**ФРАГМЕНТ ТЕКСТА:**
==========

Можно, впрочем, сказать, что Запад, и особенно Европа, такой сложный организм, что всегда существует как бы на грани болезни — сегодняшняя хворь ничем не поразительна. Ну да, больной отупел от лекарств — но так с ним уже бывало. Осовевший, с мутными глазами, перекушавши либерализма, сидит здоровый детина в палате и икает. Он хочет выразить себя, ему дают бумагу, карандаш, и мутный детина рисует квадратики. Врачи смотрят на него с сожалением: неужели совсем отупел? Неужели дебил? Но ничего, обойдется, с детиной это бывало прежде, он то в запой ударялся, то в Крестовый поход. Запад — это вполне реальный исторический организм, отнюдь не утопия. Со святыми, с развратными папами, с учеными, с жонглерами, с крестовыми походами, с фашизмом, нацизмом, коммунизмом, коллаборационизмом, колониализмом, банками, рентами, процентами, дивидендами, великой философией — это все Запад. И другого нет, и не надо другой придумывать. Не было гуманистического Запада никогда — разве что однажды, при дворе Лоренцо Великолепного, в сияющей апельсиновой Флоренции, разве что в отдельно взятой Платоновской академии, да еще в Веймаре, избравшей мудреца Гете министром, — немного в истории таких примеров, раз-два, и обчелся. В сущности, гуманизма на Западе всегда было немного, едва хватало на один глоток Запад — хищное и жадное мировое животное, а гуманизм живет в его шерсти скорее по недосмотру, чем специально. Но и этой малости достаточно.

==========

**ИСХОДНЫЕ ДАННЫЕ:**

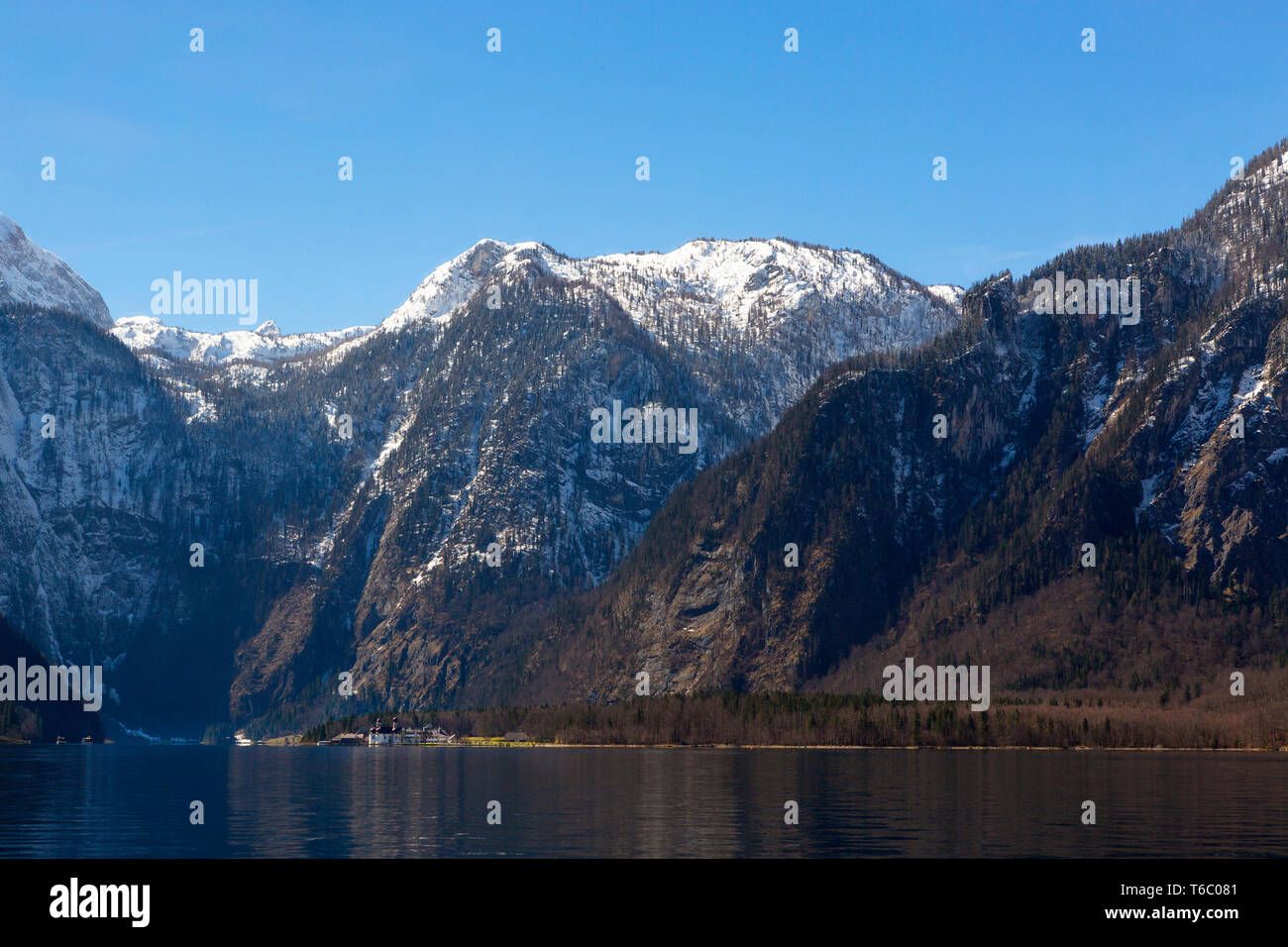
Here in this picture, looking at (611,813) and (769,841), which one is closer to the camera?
(769,841)

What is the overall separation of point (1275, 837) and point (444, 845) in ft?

==========

**ЗАДАНИЕ:** Подхватите рассуждение о Западе и продолжите его, начиная сразу после последнего приведенного предложения.

**ОТВЕТ:**
Все дурное, что происходит сегодня в мире, происходит оттого, что гуманистическая составляющая на Западе вдруг иссякла, ее заменили на резиновый суррогат, на Суп Кемпбелл, языческий тотем, на какую-то дрянь. Вроде бы пустяк, подумаешь — гуманистическое искусство! — но, лишившись этого пустяка, мир испортился.
История западного искусства (а с искусством — и всего западного мира) оказалась в положении Римской империи, стремительно распавшейся на племена и расползающейся на малые народности с местными царьками, провинциальными наречиями и локальными кумирами. Каждый маленький стиль или движение — суть племя, и история искусств живет по родоплеменным законам. Для этого культурного трейболизма, для этих племен с их божками-кумирами построены и музеи-капища и совершаются денежные приношения.
Облекши свой свободный дух в форму неоязычества, Запад тем самым передал сакральные, метафизические и духовные функции — религиозному Востоку. В противопоставлении своего прогрессивного искусства — Востоку, Запад (и прежде всего Америка) стал выступать как Рим по отношению к Иерусалиму (с той, разумеется, поправкой, что этот Иерусалим сейчас представлен исламским фундаментализмом и евразийским язычеством). Так, последовательным ходом событий, Запад стал готовить себе врагов в лице лидеров «консервативной революции», идеологов «третьего пути». Причем, на этот раз потенция и поступательная сила не на стороне Запада, и виноват в этом он сам.
Как известно, на Мадрид шли четыре колонны войск генерала Франко. Пятой колонной стали называть диверсантов, бивших в спину интербригадам. И все-таки авангарду — а Республика была объявлена авангардом — можно было и не проиграть, если бы не было шестой колонны. Шестой колонной был сам авангард.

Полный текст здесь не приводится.